[Selected passage]
Do gcc vector extensions support variable length vectors?

Question

This doesn t appears to work/compile

void vec(size_t n) {
    typedef char v4si __attribute__((vector_size(n)));
    v4si t={1};
}

Is there a proper way to declare this or is it unsupported?

Since for the size only positive power-of-two multiples of the base type are allowed, I don't think it is supported. The documentation says nothing about a non-constant size. -- You might consider to pre-define all types that are needed in your application, and use a switch to select the requested one. — the busybee, Jan 07 '21 at 07:39
What do you want to achieve here? Is writing a simple for loop and compiling with `-O3` an option? Is switching to C++ an option? (You could pass `n` as a template parameter, if it is known at compile time) — chtz, Jan 07 '21 at 08:23
@chtz the problem is gcc tend to not vectorize simple loops, hence the need to state it explicetely. — user2284570, Jan 07 '21 at 10:38
Alright, that makes for 1=2^0 to 10G=2^34 (approximately) bytes ... well, 35 different types. Not too much, if you want this. Remember, only power-of-two are allowed. -- However, the reason for such types is to use special machine code instructions to handle multiple data in parallel. But only as many as fit in a single register, AFAIK. -- I'm afraid, you are digging at the wrong place. — the busybee, Jan 07 '21 at 10:49
@thebusybee sorry I was meaning 1 byte. also, it doesn t have to be a power of 2. — user2284570, Jan 07 '21 at 10:51
But you read GCC's documentation, didn't you? Its extension limits the size to power-of-two multiples of the base type. — the busybee, Jan 07 '21 at 10:54
if the loop wasn't vectorized then you need to check the log to see why it's not vectorized and fix — phuclv, Jan 07 '21 at 13:33
An OpenMP SIMD annotation may get the compiler to vectorize. Often `#pragma omp simd` is enough; if you don't know how they work, see http://primeurmagazine.com/repository/PrimeurMagazine-AE-PR-12-14-32.pdf . Also worth noting that SVE doesn't have to be a power-of-two length; any multiple of (IIRC) 64 is allowed… you can have vectors of 384 bits, for example. — nemequ, Jan 07 '21 at 17:11
@nemequ given the array tend to be small, I m not sure a library call to openmp is the right way to do. Better to get it vectorized inlined in the code. — user2284570, Jan 07 '21 at 17:14
OpenMP **SIMD**. There is no library call; you don't even have to link to the OpenMP runtime library (gcc/clang: -fopenmp-simd). It's basically just cross-compiler a standard for annotating loops to help the compiler to vectorize. Works in most modern compilers, including GCC, clang, MSVC, ICC, Cray, Arm, xlc, etc. I suggest you read that article I linked to, it should explain things in more detail. — nemequ, Jan 07 '21 at 20:01

Peter Cordes · Answer 1 · 2021-01-07T20:23:07.887

1

No, that would make no sense. It's like trying to select uint32_t vs. uint64_t at runtime based on the value of some variable.

[Provided data]
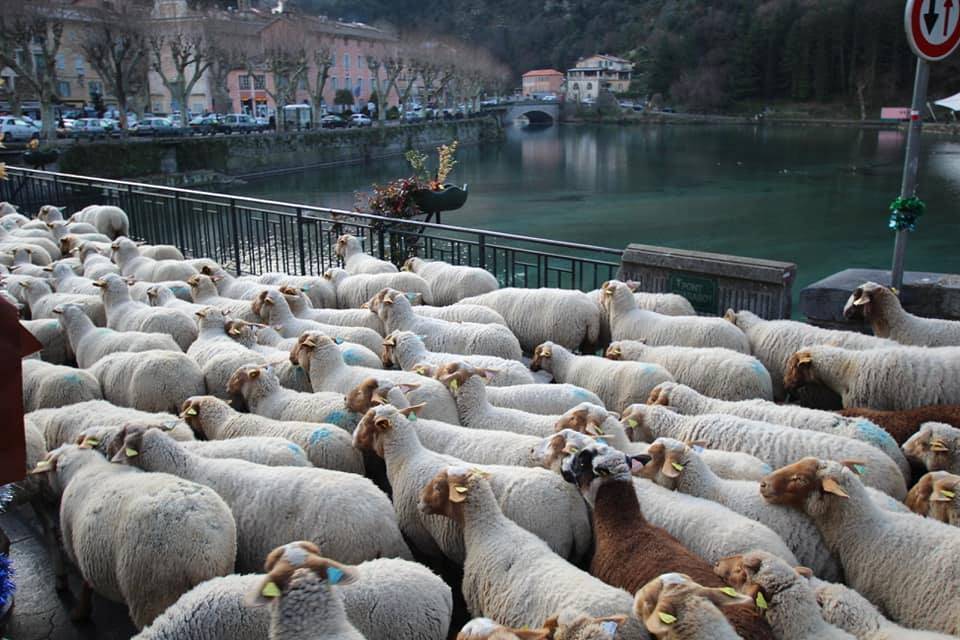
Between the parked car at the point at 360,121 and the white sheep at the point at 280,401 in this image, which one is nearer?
the white sheep at the point at 280,401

[Exercises]
1 – In the thread on gcc vector extensions, why does the first commenter doubt that a vector size given by a variable is supported? Answer in one to three sentences.
2 – Carry on the answer in the thread on gcc vector extensions, starting after its last sentence.
The material stands apart from the thread on gcc vector extensions.

[Responses to the exercise]
1 – The commenter points out that only positive power-of-two multiples of the base type are allowed as the size. The commenter adds that the documentation says nothing about a non-constant size, so such a size is most likely unsupported.

2 –
Manual vectorization does not work by treating the whole array as one giant SIMD vector, it works by telling the compiler exactly how to use fixed-size short vectors. If auto-vectorization doesn't work with normal arrays, this is not going to help.

To get GCC to "try harder" to auto-vectorize a loop if you don't want to do it manually, there #pragma omp SIMD with gcc -fopenmp which can auto-vectorize at -O2. Or compiling with -O3 will consider every loop as a candidate for auto-vectorization. (Also stuff on single structs; clang is generally better at finding SIMD use-cases in non-looping code than gcc, though. clang may sometimes be too aggressive and spend more time shuffling data together than it would cost to just do separate scalar work.)

But note that GCC and clang's auto-vectorization can only work if the loop trip-count can be calculated before the first iteration. It can be a runtime variable count, but an if()break; exit condition that could trigger at any time depending on data will defeat them. So e.g. they can't auto-vectorize a naive looping strlen or strchr implementation that uses while(*p++ != 0){...}. ICC can do that.

Also if you need any kind of shuffling, you'll often need to do that yourself with GNU C native vectors, or target-specific intrinsics like SSE/AVX for x86, NEON/AdvSIMD for ARM, AltiVec for Power, etc.

Cray machines apparently had SIMD that worked by giving the hardware a pointer + length and letting it "loop" in whatever chunks it wanted (maybe like how modern x86 rep movsd can actually use larger chunks in its microcode). But modern CPUs have fixed-width short-vector SIMD instructions that can for example do exactly 16 or exactly 32 bytes.

(ARM SVE is sort of part-way between, allowing forward compatibility for code to take advantage of wider vectors on future HW instead of fully baking in a vector width. It's still a fixed size you can't control, though. You still have to loop using it, and increment your pointer by the hardware's vector-width. It has masking stuff to ignore elements past the end of what you want to process so you can use it for arbitrarily short arrays, I think, and for the leftover end of an array. But for arbitrarily long arrays you still need to loop. Also, very few CPUs support SVE yet. BTW, SVE is a similar concept to SIMD in Agner Fog's ForwardCom blue-sky paper architecture, which also aims to let code take advantage of future wider hardware without recompiling or redoing manual vectorization.)

What kind of asm code-gen are you hoping to get from a runtime-variable sized "vector" when targeting a machine that has fixed-width SIMD vectors, like a choice of 16 or 32 bytes, with the choice being made as part of the instruction encoding?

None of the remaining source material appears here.